Business Council of Canada vice president of policy Brian Kingston said: "The single biggest win here is the elimination of uncertainty."
For almost a year, Canadian businesses were holding off investing as trade relations between the three parties got murkier. But as uncertainty is lifted, should they expect a sudden boost in investment?
"The dent from uncertainty has likely been smaller than expected, so the rebound now may not be as big as some suppose," Bank of Nova Scotia deputy chief economist Brett House told CBC News.
For House, Canada still benefited from the tax cut-driven economic boom in the US as demand for Canadian goods and services swelled. However, while Canadian businesses shunned making investments due to uncertainties surrounding the trade deal, they instead substituted labour for capital funding.
"Firms added extra shifts, added weekend shifts, worked through nights. They couldn't squeeze any more output out of existing plants and equipment," he said.
However, there came a point when they had to invest to catch up with the demand. In fact, by the end of 2017, non-residential structures, machinery, and equipment spending increased by 8.7% in the last quarter.
"We don't see evidence [investment] has been dented by some kind of chilling effect in the way most folks supposed it would be. If anything, the effect of the U.S. on Canada has been a wash or a bit positive," he said.
With this, House argued that the minimal impact of NAFTA uncertainties on investment would not translate into a boost this time.
"I don't want to sound like I'm pouring cold water on the notion that concluding USMCA should lead to a bump up in investment and business activity — it should," he said.
Former Canadian ambassador for trade negotiations Gordon Ritchie believes little has changed with USMCA.
In a think piece in The Globe and Mail, he said the deal is what Canada was prepared to sign almost a year ago.
"Despite all the sound and fury, this signifies very little," he said.
But perhaps one of the biggest wins for Canadian business in the new agreement is the dispute settlement mechanism, which is maintained while the investor-state dispute provisions under Chapter 11 have been eliminated.
The new deal will also see the creation of a three-country committee which will be responsible for addressing problems and improving competitiveness in the regional trade zone. According to Canadian Manufacturers & Exporters (CME), this will boost the competitiveness of local manufacturing particularly with regards to integrating supply chain efficiency.
Another change is Canada giving the US tariff-free access to about 3.6% of the domestic dairy market. As projected, this will affect a small part of Canada's total exports.
With regards to auto manufacturing, 75% of a car will have to be made with content manufactured in North America to qualify for tariff-free sales. The new deal also requires 40% of the care to be made by workers earning at least US$16 per hour.
Changes concerning online shopping are also laid out with Canada raising its low threshold for applying sales taxes on goods purchased from the US. Duties will be applied above $150 while the sales tax will be imposed for purchases over $40. Goods delivered by the Canada Post will be exempted from the rule.
Meanwhile, others think the new rules on intellectual property will be hurtful for Canadian innovators.
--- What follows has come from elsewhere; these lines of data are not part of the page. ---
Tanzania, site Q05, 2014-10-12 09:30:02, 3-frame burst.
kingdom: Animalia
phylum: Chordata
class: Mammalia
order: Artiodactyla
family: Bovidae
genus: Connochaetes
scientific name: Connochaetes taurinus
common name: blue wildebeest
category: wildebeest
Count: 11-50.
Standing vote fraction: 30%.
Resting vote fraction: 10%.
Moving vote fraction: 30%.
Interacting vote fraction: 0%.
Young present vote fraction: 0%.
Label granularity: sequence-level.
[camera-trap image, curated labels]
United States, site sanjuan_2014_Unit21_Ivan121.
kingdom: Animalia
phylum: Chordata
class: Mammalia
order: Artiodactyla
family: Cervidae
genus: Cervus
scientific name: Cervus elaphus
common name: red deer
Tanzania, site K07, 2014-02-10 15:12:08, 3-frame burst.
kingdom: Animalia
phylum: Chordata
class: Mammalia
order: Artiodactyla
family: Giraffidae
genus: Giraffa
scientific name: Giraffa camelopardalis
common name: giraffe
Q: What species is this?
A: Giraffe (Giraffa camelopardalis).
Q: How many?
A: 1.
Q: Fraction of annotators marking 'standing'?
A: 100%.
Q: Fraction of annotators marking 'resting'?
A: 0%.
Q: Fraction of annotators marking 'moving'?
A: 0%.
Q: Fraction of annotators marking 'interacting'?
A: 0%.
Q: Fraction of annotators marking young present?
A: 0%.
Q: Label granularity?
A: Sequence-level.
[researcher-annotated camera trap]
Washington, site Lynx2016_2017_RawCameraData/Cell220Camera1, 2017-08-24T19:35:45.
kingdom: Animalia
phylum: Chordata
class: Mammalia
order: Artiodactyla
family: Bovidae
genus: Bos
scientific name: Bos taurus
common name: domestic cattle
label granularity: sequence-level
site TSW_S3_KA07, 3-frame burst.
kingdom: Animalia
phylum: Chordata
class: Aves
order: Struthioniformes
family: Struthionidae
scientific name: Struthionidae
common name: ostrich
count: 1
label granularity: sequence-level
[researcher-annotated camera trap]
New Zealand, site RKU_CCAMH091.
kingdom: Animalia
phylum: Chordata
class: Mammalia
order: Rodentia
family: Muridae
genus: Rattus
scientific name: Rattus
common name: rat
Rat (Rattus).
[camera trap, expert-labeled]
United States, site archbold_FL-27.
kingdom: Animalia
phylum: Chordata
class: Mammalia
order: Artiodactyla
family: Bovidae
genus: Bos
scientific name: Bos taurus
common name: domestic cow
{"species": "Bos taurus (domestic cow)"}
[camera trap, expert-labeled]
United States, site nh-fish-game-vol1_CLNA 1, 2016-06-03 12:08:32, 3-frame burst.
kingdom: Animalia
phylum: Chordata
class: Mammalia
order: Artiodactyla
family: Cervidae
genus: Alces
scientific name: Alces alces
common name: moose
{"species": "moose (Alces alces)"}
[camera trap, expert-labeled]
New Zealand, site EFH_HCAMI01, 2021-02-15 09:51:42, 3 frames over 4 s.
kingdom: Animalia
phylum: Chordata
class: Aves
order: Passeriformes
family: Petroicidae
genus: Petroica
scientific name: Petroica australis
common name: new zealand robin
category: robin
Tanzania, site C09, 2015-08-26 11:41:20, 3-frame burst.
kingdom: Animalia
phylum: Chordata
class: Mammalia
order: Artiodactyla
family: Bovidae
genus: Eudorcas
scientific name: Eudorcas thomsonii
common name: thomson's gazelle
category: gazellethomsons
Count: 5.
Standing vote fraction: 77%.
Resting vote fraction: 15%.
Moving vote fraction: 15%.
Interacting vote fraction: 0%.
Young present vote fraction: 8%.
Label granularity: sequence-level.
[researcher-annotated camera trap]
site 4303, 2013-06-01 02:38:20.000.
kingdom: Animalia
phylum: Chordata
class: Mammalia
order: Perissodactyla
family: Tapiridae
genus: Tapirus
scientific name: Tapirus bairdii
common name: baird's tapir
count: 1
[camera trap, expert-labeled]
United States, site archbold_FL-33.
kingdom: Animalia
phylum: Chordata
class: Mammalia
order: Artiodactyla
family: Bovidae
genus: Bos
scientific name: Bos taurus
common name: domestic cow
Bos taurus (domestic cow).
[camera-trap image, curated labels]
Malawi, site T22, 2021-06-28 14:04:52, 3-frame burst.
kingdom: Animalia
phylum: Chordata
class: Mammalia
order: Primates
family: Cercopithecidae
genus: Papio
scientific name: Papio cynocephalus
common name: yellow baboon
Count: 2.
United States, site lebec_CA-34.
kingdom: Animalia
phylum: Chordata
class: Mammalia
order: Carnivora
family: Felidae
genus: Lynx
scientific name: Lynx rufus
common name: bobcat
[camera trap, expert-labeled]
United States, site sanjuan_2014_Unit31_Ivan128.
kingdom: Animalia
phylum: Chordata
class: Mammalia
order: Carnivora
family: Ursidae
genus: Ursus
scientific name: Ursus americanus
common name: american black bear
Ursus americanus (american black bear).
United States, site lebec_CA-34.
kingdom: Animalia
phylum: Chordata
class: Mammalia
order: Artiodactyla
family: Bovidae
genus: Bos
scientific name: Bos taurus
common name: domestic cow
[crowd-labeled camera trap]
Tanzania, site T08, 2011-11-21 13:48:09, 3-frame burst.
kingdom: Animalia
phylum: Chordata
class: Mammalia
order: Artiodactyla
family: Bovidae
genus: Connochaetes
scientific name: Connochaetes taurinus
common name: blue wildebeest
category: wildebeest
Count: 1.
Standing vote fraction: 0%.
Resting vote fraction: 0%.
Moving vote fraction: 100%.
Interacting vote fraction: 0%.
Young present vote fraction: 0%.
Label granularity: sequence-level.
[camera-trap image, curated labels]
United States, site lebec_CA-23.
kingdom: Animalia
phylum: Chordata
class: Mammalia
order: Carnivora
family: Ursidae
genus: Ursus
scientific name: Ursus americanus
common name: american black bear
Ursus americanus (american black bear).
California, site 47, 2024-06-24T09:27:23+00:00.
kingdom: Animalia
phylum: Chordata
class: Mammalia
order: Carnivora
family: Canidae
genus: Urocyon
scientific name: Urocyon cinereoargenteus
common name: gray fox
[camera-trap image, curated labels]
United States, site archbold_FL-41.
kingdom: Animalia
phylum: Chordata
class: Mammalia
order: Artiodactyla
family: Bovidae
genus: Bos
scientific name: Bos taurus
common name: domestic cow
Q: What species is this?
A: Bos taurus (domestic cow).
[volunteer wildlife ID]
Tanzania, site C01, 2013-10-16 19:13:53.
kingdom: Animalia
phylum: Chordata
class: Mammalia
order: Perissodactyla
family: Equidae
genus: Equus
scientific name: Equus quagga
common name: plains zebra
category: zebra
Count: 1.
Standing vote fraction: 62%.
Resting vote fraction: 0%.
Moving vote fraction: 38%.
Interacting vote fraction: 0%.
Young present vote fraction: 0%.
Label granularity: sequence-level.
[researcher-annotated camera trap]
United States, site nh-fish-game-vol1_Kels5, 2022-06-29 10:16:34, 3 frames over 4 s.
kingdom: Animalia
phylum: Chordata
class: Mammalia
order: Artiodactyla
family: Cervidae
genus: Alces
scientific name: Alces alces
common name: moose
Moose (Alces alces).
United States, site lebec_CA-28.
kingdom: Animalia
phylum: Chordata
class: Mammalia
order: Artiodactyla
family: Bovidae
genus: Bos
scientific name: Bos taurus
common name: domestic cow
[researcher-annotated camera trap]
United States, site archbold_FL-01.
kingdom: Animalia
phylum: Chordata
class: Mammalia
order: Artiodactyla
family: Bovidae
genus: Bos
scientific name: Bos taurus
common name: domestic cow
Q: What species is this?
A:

In a Financial Post report, Research In Motion co-founder Jim Balsillie argued that the rules will benefit only the incumbents in the US.
"Because of decades of failed innovation policies that completely ignored IP ownership, Canada is a large net importer of IP, so this is a bad deal for Canada’s plans to build a 21st-century economy," he said.
Under the new agreement, copyright protection is extended by 20 more years. The governments will also be banned from enacting data localization laws.
University of Windsor professor Myra Tawfik said Canada seemed to have sold out innovation in agreeing to the new rules to protect industries such as manufacturing and agriculture.
"We’re still wedded to an economy that’s based on cows and cars — and no one is arguing that we should remove that — but we need to add to the diversity of our economic growth," Tawfik said.